DSLR photography course in London…

October 21, 2015

As part of reincorporating what I love back into my life I have been exploring buying a digital camera.  Currently all the images on this blog, for better or for worse, are taken on a Nokia mobile.  Most of them aren’t that bad and I also use an online site that allows you to autofix images for free.

Investing in a camera is a big deal, not only financially, but also accepting that if its to be used well it should become an extension of me and my everyday life.  Will I use the camera enough to decrease its ‘cost per wear’?  Can I learn how to bump the camera out of auto and into manual?  Do I even take good enough photos to warrant the investment?  So many questions!

When I was a teenager one of the 10 schools (!) I went to had a darkroom.  The process of watching an image come to life was like a drug that I became addicted to.  In order to access the darkroom I took photo electives and after school classes and after learning the basics I managed to turn about some award winning images.  This was all pre digital, where each film roll was precious and you really didn’t know what you had until you processed the images.  In my late teens my family clubbed together and purchased me a digital camera that took film.  Unfortunately it was a lemon (sadface) and although expensive it died quickly.  Then life moved fast, final exams, university, an over controlling boyfriend, family demanding my time and photography got left behind.

With this sort of history and experience of not using an expensive camera to its potential it has made me nervous about a purchase. I started asking everyone if they had a DSLR camera and what brand/type they had.   I even stalked my favourite blogs as everyone has posted about their cameras at some stage!  Then one of my lovely colleagues suggested I investigate DSLR Photography courses in London.  She had bought a camera wanting to use the manual function and this course gave her the basics in three hours.  This was perfect but I didn’t have a camera!  Not a problem, as when I investigated these courses I saw the company allowed students to borrow cameras for the class.  Sold!
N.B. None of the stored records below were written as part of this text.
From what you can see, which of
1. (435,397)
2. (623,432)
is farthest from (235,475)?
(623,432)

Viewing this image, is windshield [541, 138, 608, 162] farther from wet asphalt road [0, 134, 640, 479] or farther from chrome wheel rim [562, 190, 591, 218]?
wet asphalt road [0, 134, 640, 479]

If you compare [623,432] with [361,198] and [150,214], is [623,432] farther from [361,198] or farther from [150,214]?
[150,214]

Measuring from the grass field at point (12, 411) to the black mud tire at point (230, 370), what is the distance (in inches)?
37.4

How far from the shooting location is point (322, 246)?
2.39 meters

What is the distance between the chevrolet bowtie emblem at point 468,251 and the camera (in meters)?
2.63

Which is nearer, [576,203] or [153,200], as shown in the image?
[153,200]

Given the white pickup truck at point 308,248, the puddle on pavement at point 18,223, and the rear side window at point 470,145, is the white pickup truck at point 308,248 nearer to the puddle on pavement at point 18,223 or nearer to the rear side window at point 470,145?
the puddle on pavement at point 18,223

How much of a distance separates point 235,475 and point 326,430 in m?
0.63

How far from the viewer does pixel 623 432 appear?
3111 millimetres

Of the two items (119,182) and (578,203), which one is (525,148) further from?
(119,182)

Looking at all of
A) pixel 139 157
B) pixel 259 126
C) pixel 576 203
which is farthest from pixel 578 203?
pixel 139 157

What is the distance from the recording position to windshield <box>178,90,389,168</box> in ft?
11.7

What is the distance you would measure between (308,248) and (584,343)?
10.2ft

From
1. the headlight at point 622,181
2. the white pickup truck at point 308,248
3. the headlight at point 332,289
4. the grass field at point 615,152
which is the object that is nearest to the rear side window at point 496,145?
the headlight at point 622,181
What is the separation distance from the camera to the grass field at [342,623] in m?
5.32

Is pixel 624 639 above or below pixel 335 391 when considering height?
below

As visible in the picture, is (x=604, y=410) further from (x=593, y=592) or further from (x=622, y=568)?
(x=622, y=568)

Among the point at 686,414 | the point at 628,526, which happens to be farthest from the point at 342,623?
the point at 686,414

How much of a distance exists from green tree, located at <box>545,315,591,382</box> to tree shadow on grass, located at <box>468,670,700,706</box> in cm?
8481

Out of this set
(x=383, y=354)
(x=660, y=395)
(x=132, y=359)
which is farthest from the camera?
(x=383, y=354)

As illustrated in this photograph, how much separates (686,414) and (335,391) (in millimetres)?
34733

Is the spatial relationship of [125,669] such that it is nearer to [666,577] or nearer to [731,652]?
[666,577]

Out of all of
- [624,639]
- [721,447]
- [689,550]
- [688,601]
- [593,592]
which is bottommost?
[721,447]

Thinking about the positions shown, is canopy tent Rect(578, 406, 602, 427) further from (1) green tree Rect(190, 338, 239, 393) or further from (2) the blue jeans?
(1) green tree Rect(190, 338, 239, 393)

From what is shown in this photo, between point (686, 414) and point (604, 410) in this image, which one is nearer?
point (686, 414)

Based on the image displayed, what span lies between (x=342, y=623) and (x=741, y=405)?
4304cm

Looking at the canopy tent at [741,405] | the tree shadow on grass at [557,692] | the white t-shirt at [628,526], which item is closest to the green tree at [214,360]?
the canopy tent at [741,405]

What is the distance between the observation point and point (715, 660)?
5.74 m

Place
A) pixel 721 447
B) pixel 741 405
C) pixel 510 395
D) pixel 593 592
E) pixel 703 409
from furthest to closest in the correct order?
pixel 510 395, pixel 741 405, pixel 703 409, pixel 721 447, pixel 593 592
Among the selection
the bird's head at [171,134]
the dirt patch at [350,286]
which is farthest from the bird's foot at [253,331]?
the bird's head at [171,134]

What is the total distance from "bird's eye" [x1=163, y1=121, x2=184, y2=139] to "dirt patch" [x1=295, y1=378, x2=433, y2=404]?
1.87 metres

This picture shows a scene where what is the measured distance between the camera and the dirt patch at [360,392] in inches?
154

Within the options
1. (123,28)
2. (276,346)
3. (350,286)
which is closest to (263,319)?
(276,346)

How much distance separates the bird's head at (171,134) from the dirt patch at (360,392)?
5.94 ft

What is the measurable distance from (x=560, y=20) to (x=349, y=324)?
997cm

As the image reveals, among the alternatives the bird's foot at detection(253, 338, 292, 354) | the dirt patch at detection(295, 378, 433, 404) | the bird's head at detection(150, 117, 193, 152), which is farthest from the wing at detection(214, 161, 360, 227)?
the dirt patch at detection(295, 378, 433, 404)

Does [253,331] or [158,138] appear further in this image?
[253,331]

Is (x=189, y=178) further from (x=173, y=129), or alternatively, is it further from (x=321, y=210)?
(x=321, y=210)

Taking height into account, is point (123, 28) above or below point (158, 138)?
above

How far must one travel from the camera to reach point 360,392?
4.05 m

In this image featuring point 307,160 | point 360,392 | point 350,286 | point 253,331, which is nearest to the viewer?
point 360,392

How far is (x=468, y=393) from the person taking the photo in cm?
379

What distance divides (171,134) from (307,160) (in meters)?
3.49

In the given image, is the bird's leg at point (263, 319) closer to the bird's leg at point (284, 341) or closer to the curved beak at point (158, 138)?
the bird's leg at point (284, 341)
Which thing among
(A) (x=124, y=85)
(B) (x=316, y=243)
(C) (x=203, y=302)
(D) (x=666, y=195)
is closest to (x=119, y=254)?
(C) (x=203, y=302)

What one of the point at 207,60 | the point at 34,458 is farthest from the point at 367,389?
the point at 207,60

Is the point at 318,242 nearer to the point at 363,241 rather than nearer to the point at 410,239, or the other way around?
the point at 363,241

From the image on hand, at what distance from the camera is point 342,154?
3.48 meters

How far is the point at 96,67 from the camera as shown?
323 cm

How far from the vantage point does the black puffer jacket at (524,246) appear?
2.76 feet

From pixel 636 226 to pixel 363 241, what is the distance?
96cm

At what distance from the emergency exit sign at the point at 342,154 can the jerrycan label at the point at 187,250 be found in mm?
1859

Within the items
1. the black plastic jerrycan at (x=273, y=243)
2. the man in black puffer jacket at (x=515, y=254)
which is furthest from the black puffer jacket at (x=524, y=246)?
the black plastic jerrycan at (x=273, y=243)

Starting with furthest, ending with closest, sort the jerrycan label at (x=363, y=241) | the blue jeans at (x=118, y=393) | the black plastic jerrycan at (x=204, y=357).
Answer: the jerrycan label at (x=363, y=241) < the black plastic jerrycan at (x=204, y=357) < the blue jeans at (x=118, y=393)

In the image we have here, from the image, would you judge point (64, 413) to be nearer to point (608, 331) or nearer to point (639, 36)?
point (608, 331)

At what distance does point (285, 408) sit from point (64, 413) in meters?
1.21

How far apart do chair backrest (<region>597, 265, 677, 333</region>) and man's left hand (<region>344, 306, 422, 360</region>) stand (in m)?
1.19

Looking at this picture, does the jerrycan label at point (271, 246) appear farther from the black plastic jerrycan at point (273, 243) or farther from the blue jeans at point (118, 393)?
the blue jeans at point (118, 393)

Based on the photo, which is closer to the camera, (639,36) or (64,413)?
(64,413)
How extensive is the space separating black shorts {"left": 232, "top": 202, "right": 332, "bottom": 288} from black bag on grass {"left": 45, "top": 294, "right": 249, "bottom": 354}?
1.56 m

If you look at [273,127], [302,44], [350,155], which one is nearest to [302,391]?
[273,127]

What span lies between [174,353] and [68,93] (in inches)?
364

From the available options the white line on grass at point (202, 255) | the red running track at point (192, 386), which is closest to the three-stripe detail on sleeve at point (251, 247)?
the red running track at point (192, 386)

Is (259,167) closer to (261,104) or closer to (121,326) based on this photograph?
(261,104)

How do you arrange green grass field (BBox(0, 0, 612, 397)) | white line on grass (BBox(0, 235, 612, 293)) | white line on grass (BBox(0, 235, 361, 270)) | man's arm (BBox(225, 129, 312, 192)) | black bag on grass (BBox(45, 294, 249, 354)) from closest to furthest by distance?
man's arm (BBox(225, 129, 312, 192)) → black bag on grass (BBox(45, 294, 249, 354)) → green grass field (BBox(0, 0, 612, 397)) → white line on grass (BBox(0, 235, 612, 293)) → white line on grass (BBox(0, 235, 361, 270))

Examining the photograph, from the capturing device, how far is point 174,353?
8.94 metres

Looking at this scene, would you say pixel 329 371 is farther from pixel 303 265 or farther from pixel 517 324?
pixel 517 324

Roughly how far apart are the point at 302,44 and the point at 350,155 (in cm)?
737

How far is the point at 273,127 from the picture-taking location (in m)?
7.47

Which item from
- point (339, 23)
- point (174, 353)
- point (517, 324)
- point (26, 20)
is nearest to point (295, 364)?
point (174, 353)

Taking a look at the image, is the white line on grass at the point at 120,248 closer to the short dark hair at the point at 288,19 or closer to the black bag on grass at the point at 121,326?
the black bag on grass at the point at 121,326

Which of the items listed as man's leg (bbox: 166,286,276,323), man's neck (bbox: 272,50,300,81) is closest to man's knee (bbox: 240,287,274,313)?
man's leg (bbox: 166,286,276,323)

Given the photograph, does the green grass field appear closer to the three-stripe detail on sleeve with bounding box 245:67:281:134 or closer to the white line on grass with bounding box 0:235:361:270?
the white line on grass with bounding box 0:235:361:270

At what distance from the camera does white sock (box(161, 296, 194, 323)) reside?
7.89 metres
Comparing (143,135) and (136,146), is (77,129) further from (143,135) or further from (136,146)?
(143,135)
The class was run by Gyorgy Laszlo, a cinematographer and director of photography, who recently started his Instagram.  With a maximum of seven students, the intimacy of the class allowed Gyorgy to spend time with each student, as well as giving us an overall theory of how cameras work.  Two of the students had just brought their cameras and the rest bar one had only had theirs for a few months.  After an hour of theory where we learnt about aperture, light, shutter speed and IOS we started learning how to play with all the elements and take pictures.  The great thing about digital cameras is when you put them in manual mode they still help you find the right settings.

Halfway through the class we headed outside and took photos of muscle men figurines with a park and stormy sky in the background.  For me this was the test.  Was it worth investing in one of these cameras vs using my phone?  Is manual really that much better then automatic?  Whilst everyone, and myself, were doing the task at hand I also kept changing the camera to automatic to see the difference in output.  What I found was a significant difference and a much better image from the manual camera settings.  My phone just did not compare!  After 40 minutes outside where we also learnt that an extra layer and gloves is key to photography, as you move a lot slower then normal, we moved inside and learnt about changing our autofocus.  This was the game changer for me.  Suddenly I could produce images that looked like professional and I couldn’t contain my excitement.

Once we finished the class I stayed back quizzing Gyorgy on the best camera I could purchase for a £500 budget. In this range there is little difference between Nikon and Canon and he also suggested looking at a Fuji option with a slightly higher design spec and cost.  Throughout the class I was really excited to be holding a camera again and talking photo’s.  I know it will be a conscious choice to always bring my camera with me and lose any inhibitions of taking photos.  I am determined to do it and will be wandering down to the camera store on my lunch break to test out some cameras.  The actual purchase will likely wait until November and the Cyber Monday sales!

What camera do you use?  Do you use the manual settings?  What is the photo you are most proud of?